__Input for this task__.
BEGIN

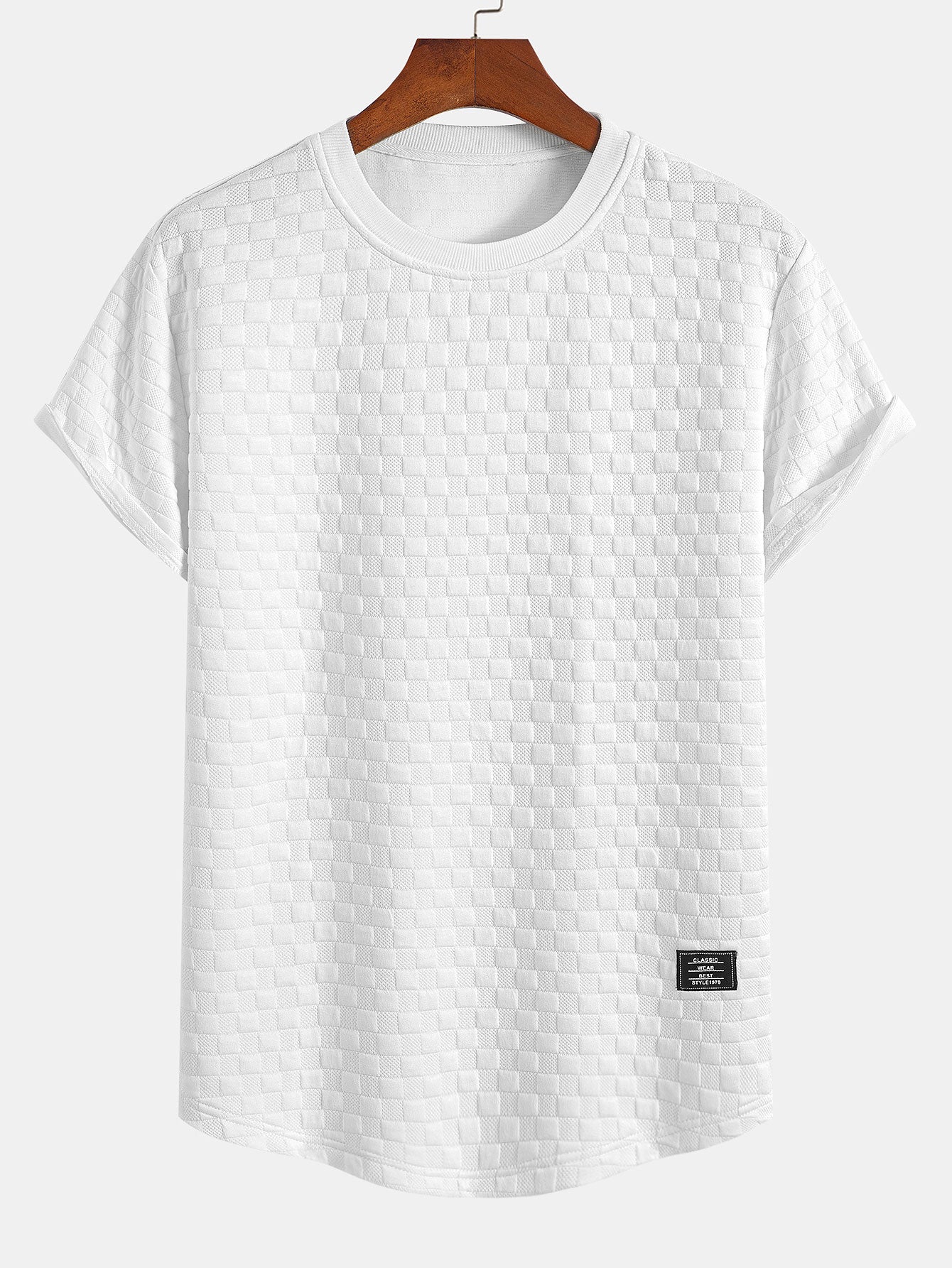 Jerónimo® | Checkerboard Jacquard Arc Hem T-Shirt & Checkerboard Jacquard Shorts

END
BEGIN

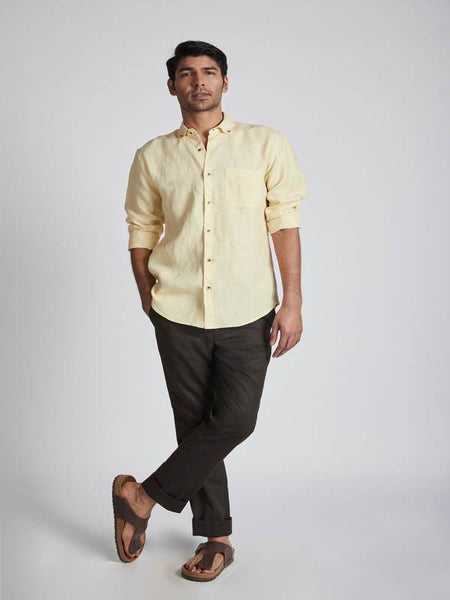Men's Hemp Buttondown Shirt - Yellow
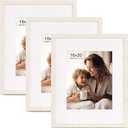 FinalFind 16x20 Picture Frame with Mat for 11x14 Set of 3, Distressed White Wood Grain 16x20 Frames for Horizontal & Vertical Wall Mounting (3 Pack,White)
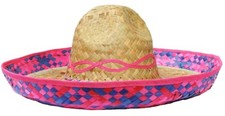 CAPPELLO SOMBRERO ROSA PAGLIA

END

__What to produce__.
When copying from the data above, print only the lines from the line containing "FinalFind 16x20 Picture" to the line containing "CAPPELLO SOMBRERO ROSA PAGLIA", exactly, and leave the pictures out.

__Written response__.
 FinalFind 16x20 Picture Frame with Mat for 11x14 Set of 3, Distressed White Wood Grain 16x20 Frames for Horizontal & Vertical Wall Mounting (3 Pack,White)
 CAPPELLO SOMBRERO ROSA PAGLIA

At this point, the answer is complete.